**WHAT IS ASKED**:
Write out exactly the lines from the one containing "Looking at the" through the last line of the records below, both included, and leave out any pictures.

**INPUT FOR THIS TASK**:
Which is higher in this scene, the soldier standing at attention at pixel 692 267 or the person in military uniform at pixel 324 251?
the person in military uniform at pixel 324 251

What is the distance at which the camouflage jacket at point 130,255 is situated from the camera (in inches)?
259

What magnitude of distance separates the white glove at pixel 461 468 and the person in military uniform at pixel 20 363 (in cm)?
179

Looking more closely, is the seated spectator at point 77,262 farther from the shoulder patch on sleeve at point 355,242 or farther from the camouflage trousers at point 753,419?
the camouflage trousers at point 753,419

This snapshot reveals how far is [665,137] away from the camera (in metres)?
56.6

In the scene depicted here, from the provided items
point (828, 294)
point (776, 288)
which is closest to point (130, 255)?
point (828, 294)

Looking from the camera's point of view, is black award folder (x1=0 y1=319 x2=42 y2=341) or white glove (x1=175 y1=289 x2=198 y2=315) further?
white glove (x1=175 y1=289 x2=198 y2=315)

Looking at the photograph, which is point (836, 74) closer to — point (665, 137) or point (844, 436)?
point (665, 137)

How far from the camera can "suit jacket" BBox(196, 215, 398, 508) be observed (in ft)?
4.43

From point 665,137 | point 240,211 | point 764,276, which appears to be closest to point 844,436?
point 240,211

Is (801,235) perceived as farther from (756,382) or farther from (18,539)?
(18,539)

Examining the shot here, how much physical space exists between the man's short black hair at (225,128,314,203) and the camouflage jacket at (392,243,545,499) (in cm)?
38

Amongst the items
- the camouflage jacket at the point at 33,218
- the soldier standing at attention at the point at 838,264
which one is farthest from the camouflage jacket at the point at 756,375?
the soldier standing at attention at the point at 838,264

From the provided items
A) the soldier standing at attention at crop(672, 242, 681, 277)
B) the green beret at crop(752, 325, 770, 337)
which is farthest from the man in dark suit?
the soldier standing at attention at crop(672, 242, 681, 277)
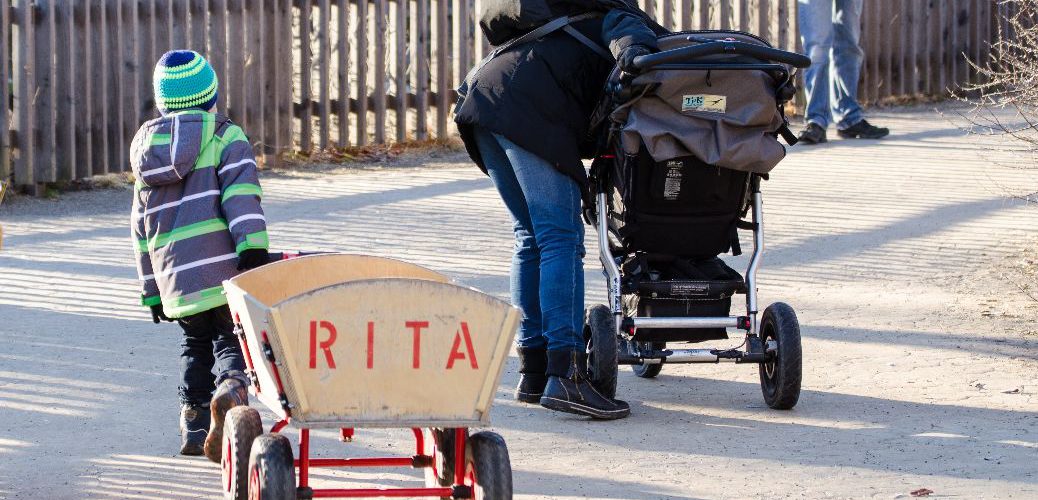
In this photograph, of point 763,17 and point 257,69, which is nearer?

**FULL RESPONSE**:
Looking at the photograph, which is point (836, 74) closer to — point (665, 137) or point (844, 436)?
point (665, 137)

How far from the camera can "suit jacket" BBox(196, 215, 398, 508) be observed (in ft)?
4.43

From point 665,137 | point 240,211 | point 764,276, which appears to be closest to point 844,436?
point 240,211

Is (801,235) perceived as farther from (756,382) or farther from (18,539)?
(18,539)

Examining the shot here, how much physical space exists between the man's short black hair at (225,128,314,203) and the camouflage jacket at (392,243,545,499) (in cm)?
38

Amongst the items
- the camouflage jacket at the point at 33,218
- the soldier standing at attention at the point at 838,264
which one is farthest from the camouflage jacket at the point at 756,375?
the soldier standing at attention at the point at 838,264

From the provided items
A) the soldier standing at attention at crop(672, 242, 681, 277)
B) the green beret at crop(752, 325, 770, 337)
which is farthest from the man in dark suit?
the soldier standing at attention at crop(672, 242, 681, 277)
In this photograph, of point 763,17 and point 257,69, which is nearer?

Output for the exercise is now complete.